- _Passage_:

== == ==

The members of the Secretariat were elected by the Communist Party's Central Committee, although in all but the first years of its existence the elections were a formality since decisions were made by the senior leadership before the voting. The General Secretary of the CPSU, who was also a Politburo member, was the leader of the Secretariat and of the Party. Dual membership in the Secretariat and the Politburo was in practice reserved for two or three very senior members of the Soviet leadership, and in the post- Stalin era (after March 1953) was a stepping-stone to ultimate power. The last five Soviet leaders (Nikita Khrushchev, Leonid Brezhnev, Yuri Andropov, Konstantin Chernenko and Mikhail Gorbachev) were all senior Secretaries before becoming First or General Secretaries. Additionally, Georgy Malenkov was briefly reckoned[by whom?] as the leader of the Party for a week after Stalin's death by virtue of being the top member of the Secretariat.
The Central Committee established the Secretariat on 6 August 1917; it initially comprised Felix Dzerzhinsky, Matvei Muranov and Yakov Sverdlov as full members and Adolph Joffe and Elena Stasova as candidate members (or alternates). Following the October Revolution of November 1917, Sverdlov and Stasova in effect handled the work of the Secretariat as the other members of the body assumed other duties. At the time, the Secretariat was responsible for technical issues such as coordination of the activities of regional Party organizations and handling routine administrative affairs of the Party. Its staff increased from just 30 in 1919 to 600 in 1921 and to 767 by 1925.
By 1922 the body had transformed from a technical committee to become one of the most important components of the Party, and from that point on it was responsible for day-to-day operations of the Communist Party. Also in 1922, the position of General Secretary was created, the General Secretary became the head of the Secretariat and, in the years following Lenin's death in 1924, became the most important figure in the Party and in the Soviet Union.

== == ==

Saved data entries
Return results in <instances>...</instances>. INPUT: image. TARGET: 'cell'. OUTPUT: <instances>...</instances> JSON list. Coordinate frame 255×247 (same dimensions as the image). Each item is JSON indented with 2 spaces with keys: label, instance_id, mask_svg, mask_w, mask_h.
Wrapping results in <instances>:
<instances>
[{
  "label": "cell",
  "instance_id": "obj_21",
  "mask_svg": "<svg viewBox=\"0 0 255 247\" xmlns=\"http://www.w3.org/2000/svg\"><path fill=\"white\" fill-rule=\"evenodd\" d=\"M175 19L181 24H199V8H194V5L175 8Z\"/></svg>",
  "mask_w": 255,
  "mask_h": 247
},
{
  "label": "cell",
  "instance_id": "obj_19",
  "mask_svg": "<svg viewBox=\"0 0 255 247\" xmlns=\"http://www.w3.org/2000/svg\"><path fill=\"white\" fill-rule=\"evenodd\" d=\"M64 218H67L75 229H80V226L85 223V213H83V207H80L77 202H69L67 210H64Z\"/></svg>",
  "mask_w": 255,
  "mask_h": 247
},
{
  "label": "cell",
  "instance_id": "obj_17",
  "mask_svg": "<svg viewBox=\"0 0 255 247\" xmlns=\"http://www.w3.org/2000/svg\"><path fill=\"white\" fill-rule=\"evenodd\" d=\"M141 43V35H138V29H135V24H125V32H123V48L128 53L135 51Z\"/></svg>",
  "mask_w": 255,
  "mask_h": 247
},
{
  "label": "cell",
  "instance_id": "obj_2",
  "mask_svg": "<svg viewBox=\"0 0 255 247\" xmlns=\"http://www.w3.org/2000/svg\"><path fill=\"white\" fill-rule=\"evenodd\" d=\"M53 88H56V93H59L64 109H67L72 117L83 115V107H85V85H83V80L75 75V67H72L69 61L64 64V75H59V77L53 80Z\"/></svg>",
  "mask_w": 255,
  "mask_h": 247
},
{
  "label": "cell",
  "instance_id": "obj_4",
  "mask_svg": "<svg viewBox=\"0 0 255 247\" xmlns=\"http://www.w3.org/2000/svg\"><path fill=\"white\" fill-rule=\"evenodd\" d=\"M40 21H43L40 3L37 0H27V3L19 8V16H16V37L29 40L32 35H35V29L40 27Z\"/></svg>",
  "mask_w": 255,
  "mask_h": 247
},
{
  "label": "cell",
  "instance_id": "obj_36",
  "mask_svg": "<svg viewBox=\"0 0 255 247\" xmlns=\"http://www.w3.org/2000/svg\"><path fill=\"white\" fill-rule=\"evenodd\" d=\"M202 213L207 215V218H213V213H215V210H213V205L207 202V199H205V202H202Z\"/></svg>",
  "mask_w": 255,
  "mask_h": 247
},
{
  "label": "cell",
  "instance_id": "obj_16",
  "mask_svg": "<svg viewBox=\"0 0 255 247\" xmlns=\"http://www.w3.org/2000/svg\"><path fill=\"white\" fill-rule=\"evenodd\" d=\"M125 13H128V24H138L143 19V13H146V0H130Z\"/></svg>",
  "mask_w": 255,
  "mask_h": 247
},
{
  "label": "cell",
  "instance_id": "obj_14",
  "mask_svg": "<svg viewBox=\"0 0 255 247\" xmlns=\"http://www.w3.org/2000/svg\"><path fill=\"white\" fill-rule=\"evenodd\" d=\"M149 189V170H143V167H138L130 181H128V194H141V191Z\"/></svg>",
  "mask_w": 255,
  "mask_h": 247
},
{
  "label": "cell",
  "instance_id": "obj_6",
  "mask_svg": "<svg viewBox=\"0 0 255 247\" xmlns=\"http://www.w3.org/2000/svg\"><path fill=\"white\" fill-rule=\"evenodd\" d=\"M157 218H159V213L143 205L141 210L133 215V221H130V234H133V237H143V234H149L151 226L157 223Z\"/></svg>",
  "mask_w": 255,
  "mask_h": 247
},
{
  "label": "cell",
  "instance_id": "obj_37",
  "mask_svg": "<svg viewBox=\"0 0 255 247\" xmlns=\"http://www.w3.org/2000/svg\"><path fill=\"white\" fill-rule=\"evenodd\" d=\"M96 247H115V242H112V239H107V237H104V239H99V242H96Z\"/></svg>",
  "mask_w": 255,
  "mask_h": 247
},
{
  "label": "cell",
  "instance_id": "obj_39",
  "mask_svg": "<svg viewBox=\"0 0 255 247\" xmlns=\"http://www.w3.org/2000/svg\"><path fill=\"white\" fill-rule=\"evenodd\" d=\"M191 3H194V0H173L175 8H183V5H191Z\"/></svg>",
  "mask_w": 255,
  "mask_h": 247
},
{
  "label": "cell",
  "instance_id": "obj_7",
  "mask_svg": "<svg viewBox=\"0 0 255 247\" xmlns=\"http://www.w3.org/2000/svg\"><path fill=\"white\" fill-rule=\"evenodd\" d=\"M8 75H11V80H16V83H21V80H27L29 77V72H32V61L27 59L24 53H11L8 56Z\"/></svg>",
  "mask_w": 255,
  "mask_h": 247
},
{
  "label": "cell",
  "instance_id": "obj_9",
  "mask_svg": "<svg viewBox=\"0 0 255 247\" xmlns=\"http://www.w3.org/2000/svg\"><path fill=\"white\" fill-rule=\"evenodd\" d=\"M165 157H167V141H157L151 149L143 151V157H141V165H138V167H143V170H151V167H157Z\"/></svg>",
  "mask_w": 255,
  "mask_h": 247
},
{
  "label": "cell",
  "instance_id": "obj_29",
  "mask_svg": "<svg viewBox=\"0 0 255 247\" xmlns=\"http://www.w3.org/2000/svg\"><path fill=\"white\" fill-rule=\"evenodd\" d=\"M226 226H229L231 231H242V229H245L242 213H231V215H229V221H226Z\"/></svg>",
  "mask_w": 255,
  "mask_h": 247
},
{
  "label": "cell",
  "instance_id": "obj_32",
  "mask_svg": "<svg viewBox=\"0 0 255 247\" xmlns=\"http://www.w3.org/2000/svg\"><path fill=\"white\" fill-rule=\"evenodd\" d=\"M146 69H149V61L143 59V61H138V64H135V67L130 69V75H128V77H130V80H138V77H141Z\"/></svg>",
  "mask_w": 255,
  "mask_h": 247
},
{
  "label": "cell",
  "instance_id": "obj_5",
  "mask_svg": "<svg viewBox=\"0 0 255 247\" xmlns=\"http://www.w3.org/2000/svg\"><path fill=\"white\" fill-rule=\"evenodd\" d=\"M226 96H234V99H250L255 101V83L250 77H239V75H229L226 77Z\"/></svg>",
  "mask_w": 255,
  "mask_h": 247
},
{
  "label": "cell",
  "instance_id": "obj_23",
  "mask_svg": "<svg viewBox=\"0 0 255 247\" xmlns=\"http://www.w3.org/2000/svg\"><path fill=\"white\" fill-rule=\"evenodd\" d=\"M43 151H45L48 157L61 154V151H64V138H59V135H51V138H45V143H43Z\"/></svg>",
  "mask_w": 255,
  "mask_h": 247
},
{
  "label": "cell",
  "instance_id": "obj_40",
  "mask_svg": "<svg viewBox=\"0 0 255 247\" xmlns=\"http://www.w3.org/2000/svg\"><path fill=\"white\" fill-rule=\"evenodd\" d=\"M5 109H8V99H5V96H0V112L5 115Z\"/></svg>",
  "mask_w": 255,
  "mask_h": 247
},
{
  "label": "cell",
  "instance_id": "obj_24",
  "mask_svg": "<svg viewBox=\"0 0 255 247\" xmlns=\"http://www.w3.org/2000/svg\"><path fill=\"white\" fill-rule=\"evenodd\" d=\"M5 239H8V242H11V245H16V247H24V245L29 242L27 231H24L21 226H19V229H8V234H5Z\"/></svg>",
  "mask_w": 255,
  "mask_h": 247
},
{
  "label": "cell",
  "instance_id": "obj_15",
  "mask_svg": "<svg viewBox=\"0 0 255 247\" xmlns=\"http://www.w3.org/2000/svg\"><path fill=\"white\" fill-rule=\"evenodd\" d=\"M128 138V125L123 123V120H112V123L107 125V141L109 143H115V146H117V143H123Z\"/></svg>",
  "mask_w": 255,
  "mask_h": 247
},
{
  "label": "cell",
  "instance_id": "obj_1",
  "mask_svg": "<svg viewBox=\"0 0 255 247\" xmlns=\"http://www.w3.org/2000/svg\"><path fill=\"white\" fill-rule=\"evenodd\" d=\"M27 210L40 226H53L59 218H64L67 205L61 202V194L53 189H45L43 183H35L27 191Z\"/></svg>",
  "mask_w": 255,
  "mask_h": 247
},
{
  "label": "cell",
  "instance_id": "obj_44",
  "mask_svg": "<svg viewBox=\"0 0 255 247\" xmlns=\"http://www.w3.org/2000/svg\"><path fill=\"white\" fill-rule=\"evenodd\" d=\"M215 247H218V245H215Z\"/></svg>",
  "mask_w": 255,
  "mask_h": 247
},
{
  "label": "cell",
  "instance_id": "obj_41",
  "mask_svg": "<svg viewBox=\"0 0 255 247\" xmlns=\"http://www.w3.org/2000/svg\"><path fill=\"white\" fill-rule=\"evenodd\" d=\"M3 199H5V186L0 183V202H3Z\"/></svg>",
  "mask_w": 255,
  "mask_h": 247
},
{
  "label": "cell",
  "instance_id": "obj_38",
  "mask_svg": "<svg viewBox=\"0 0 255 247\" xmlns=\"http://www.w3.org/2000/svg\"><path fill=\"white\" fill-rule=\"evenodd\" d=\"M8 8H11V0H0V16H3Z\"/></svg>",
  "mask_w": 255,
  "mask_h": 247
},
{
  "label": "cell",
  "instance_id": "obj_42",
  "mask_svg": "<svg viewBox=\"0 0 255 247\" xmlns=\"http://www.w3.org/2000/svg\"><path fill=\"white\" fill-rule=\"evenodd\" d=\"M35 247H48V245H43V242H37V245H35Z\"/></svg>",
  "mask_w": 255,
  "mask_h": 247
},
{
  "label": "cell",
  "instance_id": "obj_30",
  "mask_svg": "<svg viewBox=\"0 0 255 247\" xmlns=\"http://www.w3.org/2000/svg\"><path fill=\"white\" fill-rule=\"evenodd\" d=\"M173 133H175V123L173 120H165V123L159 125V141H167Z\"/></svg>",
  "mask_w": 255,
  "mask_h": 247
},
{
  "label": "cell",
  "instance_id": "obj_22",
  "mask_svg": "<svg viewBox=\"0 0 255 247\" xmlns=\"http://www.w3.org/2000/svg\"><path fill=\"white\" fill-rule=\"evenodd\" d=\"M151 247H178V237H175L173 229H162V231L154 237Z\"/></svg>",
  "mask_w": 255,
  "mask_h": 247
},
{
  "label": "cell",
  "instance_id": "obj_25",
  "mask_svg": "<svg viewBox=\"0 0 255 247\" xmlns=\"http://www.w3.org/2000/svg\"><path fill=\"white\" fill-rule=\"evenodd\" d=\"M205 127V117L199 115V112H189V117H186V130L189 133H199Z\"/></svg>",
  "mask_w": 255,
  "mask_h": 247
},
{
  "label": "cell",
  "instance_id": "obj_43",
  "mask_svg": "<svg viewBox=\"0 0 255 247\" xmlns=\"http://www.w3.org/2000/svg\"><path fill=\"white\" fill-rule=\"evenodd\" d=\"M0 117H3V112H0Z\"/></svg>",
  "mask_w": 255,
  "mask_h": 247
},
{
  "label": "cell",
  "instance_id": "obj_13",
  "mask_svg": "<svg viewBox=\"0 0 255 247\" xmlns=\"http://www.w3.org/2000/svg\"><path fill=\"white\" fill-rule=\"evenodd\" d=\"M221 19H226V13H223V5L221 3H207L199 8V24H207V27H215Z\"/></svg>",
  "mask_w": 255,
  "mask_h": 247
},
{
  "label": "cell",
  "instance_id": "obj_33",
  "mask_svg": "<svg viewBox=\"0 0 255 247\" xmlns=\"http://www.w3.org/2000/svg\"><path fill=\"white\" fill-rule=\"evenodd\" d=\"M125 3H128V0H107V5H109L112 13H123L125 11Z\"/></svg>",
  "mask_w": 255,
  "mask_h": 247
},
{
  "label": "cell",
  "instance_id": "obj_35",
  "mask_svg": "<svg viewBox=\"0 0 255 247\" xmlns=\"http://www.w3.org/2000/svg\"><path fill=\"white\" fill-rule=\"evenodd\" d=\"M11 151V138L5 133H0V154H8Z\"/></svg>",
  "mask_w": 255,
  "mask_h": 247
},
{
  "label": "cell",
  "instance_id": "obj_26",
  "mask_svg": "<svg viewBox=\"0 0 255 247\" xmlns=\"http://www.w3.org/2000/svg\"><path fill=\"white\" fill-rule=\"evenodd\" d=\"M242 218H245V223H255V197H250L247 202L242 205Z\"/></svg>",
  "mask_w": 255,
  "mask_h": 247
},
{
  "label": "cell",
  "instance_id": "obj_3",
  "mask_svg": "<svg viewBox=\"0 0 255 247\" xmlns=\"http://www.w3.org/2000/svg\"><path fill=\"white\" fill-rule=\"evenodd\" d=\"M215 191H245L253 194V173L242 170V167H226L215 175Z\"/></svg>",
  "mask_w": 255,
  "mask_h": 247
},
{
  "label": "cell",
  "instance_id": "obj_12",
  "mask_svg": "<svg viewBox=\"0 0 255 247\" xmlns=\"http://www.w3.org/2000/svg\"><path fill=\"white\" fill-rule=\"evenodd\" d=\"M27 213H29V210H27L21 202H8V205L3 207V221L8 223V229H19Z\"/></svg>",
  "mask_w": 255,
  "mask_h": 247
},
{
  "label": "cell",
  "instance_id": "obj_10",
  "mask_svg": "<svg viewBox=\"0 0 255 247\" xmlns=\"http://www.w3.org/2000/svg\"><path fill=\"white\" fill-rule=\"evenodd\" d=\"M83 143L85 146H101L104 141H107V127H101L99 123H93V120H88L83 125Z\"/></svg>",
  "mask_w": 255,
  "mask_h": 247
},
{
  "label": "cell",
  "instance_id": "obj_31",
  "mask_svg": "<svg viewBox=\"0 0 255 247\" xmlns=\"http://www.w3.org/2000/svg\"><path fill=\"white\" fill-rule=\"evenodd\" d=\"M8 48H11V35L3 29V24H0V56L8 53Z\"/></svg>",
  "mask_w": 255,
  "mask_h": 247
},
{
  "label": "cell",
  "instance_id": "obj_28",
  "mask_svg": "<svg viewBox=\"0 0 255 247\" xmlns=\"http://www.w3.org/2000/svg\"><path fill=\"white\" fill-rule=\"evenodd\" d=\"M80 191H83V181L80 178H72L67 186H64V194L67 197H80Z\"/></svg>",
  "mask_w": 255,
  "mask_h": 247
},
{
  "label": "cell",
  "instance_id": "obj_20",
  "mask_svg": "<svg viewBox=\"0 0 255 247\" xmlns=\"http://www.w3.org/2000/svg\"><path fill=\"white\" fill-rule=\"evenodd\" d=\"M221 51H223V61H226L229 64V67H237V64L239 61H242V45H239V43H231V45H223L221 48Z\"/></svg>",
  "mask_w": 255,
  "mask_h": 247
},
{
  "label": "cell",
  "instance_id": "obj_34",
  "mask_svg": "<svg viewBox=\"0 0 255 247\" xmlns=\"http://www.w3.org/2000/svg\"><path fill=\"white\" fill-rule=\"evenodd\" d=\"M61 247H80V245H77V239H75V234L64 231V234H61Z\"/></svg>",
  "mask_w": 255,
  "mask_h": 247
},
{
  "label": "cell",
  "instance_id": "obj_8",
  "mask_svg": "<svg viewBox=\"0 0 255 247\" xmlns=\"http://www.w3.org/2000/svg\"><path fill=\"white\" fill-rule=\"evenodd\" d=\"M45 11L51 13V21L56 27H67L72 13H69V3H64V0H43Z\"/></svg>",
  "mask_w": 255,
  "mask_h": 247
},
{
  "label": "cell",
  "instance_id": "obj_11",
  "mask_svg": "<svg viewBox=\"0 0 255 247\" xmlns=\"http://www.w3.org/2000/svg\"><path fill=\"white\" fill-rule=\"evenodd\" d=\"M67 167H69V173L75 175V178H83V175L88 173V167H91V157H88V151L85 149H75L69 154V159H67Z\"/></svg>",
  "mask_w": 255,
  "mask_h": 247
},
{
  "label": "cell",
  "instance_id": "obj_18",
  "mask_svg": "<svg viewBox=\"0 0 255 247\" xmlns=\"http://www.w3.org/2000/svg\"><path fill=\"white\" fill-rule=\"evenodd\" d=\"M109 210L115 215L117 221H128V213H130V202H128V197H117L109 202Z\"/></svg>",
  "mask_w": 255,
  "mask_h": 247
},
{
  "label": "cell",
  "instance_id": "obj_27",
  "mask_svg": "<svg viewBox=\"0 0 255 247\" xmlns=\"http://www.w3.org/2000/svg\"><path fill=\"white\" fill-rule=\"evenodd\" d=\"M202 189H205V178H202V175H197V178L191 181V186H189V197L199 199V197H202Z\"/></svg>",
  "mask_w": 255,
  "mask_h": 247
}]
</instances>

== == ==

- _What you will do_:
1. According to the Secretariat passage, on what date did the Central Committee establish the Secretariat?
2. Reproduce the part of the Secretariat passage starting with "The Central Committee" and going on through "767 by 1925.".
Work only from the Secretariat passage.

- _Per-task answers_:
1. 6 August 1917

2.
The Central Committee established the Secretariat on 6 August 1917; it initially comprised Felix Dzerzhinsky, Matvei Muranov and Yakov Sverdlov as full members and Adolph Joffe and Elena Stasova as candidate members (or alternates). Following the October Revolution of November 1917, Sverdlov and Stasova in effect handled the work of the Secretariat as the other members of the body assumed other duties. At the time, the Secretariat was responsible for technical issues such as coordination of the activities of regional Party organizations and handling routine administrative affairs of the Party. Its staff increased from just 30 in 1919 to 600 in 1921 and to 767 by 1925.